Entre espoir et craintes, pour éviter le pire, nous demandons au gouvernement belge :

  • De plaider pour que l’Europe se dote d’une stratégie cohérente et concertée en Afrique centrale.
  • De plaider au sein de l’UE pour donner aux acteurs de la coopération un nouveau cadre dans lequel inscrire leurs programmes, en réponse aux besoins de la population.
  • De maintenir un support financier, technique et politique spécifique (en dialogue constructif avec l’UA et l’ONU) permettant l’organisation du dialogue inter-burundais.
  • De faciliter l’accès à l’espace Schengen et l’octroi de l’asile aux citoyens burundais en cas de menaces ou de persécutions contre des membres de la société civile et leurs familles.
  • De mettre en place un fonds de soutien d’urgence aux familles déplacées.

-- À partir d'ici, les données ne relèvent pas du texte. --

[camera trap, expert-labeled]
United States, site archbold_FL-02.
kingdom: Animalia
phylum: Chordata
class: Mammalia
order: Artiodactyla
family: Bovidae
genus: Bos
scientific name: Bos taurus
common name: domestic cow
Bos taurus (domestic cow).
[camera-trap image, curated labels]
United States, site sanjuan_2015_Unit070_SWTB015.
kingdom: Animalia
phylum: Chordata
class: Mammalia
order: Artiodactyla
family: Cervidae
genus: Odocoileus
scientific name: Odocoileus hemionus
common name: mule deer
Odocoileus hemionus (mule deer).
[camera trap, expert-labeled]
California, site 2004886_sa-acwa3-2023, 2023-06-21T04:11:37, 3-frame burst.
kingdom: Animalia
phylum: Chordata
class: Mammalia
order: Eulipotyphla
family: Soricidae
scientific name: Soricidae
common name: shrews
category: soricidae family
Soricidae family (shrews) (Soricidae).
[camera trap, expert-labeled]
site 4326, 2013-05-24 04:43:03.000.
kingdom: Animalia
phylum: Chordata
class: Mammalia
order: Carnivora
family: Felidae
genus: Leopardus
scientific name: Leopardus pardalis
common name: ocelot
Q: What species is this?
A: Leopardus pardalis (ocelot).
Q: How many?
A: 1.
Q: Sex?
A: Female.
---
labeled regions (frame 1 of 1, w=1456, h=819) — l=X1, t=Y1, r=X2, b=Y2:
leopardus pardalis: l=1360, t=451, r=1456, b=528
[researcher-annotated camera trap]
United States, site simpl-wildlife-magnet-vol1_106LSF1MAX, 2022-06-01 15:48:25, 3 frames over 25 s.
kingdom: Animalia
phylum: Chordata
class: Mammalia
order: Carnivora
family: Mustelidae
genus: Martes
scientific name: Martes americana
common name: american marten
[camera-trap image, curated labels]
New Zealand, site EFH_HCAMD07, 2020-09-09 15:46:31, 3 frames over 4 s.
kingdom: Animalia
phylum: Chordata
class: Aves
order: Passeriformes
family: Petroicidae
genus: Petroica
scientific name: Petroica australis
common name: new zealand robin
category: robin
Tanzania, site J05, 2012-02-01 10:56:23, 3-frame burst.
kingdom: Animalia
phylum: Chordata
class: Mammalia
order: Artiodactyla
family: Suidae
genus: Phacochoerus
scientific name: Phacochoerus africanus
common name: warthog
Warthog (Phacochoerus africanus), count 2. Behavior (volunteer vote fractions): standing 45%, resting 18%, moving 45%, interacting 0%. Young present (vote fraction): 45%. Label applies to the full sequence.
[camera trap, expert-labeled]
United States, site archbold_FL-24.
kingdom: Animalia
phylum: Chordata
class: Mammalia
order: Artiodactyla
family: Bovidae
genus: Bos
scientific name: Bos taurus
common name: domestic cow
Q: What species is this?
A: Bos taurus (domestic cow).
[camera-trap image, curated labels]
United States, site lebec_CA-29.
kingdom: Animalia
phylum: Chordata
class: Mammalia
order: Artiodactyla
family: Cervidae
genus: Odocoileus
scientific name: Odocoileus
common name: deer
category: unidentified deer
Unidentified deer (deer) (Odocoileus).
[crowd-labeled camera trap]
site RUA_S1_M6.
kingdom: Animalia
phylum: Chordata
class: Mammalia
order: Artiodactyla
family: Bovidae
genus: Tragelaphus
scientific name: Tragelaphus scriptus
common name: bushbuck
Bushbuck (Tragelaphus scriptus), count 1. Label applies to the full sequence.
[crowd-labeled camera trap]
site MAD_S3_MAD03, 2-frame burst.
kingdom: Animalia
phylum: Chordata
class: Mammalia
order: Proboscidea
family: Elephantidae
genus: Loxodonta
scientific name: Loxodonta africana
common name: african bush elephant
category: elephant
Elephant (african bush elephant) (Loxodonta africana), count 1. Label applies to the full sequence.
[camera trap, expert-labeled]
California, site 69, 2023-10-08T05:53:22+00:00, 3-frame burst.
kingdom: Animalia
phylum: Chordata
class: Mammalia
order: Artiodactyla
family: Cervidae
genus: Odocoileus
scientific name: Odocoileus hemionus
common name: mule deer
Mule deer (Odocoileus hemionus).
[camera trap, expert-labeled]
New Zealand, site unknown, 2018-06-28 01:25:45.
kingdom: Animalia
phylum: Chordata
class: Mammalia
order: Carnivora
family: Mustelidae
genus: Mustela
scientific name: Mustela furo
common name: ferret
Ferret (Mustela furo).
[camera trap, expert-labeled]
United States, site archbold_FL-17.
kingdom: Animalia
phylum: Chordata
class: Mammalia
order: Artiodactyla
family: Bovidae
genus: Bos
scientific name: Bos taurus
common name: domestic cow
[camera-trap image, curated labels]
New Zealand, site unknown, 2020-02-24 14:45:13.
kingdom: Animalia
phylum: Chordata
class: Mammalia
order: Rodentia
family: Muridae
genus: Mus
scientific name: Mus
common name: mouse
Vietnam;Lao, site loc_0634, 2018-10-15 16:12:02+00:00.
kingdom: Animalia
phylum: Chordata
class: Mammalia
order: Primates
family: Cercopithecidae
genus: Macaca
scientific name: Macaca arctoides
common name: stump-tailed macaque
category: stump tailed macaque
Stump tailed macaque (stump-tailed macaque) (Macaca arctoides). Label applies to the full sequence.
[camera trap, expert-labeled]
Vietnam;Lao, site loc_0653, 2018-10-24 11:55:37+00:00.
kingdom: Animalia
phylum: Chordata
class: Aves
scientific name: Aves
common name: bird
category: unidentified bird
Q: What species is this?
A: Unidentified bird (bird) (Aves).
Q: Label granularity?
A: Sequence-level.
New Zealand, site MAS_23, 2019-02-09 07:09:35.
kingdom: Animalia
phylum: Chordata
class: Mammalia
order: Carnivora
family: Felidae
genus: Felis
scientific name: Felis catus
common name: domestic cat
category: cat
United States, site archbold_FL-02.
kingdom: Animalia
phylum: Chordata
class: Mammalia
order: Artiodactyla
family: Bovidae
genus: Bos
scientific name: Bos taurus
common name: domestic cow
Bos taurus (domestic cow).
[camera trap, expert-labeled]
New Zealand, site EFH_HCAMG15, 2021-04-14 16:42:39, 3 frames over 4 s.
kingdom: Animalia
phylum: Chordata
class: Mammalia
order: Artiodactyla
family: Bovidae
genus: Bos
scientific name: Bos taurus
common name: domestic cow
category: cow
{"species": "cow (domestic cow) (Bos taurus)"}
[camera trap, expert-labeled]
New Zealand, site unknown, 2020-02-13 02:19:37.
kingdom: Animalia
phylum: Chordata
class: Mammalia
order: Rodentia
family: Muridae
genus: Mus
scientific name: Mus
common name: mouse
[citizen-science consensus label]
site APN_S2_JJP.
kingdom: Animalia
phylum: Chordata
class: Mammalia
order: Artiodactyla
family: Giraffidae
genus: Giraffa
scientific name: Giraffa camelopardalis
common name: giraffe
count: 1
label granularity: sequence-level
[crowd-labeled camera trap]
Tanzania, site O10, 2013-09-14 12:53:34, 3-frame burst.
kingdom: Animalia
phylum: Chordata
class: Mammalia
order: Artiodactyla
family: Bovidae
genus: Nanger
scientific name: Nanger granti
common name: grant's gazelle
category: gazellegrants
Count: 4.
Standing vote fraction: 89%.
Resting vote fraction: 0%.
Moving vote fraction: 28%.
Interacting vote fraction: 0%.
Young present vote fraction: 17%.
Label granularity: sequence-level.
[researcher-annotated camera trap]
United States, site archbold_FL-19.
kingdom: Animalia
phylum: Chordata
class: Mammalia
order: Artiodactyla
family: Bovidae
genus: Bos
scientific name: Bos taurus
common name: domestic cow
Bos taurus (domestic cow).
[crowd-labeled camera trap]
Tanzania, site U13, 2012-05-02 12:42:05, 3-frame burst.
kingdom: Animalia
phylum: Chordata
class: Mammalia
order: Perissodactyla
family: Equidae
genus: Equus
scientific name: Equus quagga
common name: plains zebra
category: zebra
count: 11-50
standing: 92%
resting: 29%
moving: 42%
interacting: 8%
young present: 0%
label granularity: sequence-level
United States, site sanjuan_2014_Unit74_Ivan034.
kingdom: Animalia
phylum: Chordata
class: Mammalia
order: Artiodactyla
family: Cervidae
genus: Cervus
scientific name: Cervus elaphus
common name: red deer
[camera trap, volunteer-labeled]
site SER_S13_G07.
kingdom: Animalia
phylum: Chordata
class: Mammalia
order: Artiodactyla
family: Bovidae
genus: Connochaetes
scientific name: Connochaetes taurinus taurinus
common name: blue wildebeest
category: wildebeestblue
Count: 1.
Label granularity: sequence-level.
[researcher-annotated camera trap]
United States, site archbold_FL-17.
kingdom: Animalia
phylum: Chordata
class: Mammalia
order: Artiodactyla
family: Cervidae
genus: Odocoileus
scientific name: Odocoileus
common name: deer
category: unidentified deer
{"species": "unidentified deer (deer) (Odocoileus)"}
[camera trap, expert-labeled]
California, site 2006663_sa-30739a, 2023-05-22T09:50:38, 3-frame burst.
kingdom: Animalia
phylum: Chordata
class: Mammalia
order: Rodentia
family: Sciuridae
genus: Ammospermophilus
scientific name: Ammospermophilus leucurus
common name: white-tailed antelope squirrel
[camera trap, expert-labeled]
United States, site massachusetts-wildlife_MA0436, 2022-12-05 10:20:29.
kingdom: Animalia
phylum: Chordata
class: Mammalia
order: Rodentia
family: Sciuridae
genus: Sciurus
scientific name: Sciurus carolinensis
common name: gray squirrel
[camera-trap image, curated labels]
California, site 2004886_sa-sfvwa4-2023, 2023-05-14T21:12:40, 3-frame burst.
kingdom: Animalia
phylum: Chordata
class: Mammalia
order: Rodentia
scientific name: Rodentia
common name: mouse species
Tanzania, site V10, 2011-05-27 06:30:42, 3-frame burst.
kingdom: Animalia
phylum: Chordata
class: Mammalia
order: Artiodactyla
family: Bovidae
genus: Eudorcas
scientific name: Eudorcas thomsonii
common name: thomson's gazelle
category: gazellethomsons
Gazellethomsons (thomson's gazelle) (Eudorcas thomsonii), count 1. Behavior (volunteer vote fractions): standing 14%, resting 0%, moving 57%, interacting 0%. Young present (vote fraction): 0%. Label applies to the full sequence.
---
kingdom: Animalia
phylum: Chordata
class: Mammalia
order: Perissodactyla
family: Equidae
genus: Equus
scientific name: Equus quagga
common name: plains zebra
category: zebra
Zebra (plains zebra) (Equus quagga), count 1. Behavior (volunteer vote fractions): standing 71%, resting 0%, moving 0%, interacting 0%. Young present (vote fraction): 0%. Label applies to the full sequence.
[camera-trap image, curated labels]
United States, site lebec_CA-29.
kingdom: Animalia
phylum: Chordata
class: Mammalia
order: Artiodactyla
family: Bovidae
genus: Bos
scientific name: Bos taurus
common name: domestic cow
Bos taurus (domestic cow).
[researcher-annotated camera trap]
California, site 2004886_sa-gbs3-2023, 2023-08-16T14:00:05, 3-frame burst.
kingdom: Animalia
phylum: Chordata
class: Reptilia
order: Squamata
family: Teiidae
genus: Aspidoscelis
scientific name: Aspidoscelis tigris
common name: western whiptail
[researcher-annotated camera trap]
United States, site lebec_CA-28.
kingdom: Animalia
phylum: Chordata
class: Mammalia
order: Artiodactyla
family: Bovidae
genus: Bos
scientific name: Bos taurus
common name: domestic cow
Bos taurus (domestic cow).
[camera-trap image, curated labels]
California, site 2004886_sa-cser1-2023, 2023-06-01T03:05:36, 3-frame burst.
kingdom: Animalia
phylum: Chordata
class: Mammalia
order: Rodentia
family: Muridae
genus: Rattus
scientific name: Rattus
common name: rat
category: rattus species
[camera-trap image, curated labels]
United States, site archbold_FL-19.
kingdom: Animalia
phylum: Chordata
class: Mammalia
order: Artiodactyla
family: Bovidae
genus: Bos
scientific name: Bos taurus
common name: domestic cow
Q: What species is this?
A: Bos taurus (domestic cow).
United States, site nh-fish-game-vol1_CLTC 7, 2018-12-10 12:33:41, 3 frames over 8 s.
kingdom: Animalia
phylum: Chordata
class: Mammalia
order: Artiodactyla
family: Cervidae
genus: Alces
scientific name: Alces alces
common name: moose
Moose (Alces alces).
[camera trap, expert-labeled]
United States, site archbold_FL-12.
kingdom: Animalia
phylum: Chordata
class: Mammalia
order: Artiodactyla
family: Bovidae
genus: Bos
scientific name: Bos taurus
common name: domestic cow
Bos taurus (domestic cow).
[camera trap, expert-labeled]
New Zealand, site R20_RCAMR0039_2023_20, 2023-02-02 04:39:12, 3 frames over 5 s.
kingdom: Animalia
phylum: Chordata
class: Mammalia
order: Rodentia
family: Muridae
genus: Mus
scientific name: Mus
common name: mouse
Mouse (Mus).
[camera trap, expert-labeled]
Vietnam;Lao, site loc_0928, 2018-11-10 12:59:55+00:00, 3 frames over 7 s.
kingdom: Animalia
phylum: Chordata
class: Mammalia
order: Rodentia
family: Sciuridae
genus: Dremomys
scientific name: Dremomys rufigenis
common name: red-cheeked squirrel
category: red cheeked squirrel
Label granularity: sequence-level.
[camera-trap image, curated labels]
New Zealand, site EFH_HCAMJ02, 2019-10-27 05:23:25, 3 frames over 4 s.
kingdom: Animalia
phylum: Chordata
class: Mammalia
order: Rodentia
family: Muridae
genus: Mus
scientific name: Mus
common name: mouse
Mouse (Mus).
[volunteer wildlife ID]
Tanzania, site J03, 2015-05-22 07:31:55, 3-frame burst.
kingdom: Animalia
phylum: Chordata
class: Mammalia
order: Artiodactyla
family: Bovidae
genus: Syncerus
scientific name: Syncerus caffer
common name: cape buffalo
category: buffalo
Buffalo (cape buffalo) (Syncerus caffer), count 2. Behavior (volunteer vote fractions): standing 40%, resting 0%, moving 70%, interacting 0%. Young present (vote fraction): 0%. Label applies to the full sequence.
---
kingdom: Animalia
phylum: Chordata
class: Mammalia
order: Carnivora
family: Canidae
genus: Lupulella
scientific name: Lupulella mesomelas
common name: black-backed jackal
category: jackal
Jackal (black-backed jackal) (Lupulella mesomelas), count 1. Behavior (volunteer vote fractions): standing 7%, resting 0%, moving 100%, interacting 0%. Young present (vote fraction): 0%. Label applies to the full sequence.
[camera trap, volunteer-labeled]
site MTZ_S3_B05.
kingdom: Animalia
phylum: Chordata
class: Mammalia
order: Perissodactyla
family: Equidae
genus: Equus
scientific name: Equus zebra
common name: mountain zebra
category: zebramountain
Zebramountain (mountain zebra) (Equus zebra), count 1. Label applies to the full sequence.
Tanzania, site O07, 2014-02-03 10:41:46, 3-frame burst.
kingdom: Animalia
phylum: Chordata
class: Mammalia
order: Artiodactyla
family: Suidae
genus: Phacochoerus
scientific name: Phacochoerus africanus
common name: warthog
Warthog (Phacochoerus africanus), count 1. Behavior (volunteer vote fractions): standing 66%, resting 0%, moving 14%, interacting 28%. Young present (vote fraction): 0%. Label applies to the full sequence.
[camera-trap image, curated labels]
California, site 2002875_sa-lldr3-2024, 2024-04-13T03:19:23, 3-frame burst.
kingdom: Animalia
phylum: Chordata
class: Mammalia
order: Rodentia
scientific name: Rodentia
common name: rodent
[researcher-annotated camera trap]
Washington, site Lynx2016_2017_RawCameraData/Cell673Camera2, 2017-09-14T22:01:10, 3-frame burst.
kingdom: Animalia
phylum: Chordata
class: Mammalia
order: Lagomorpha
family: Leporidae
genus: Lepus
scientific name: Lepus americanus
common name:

  • De plaider pour l’envoi d’une force multinationale, européenne et africaine, bénéficiant d’un mandat de l’ONU pour protéger les civils, faire cesser les tueries, les disparitions et les arrestations arbitraires. Une force à même de faciliter sur place le dialogue entre le régime, les partis d’oppositions et la société civile (y compris les confessions religieuses).
  • D’élaborer et de soutenir des programmes de collectes d’armes détenues par les civils.
  • De maintenir son rôle de partenaire prioritaire en poussant l’UE et l’ONU à faire de la paix, de la démocratie et du développement au Burundi et en Afrique Centrale une véritable priorité stratégique.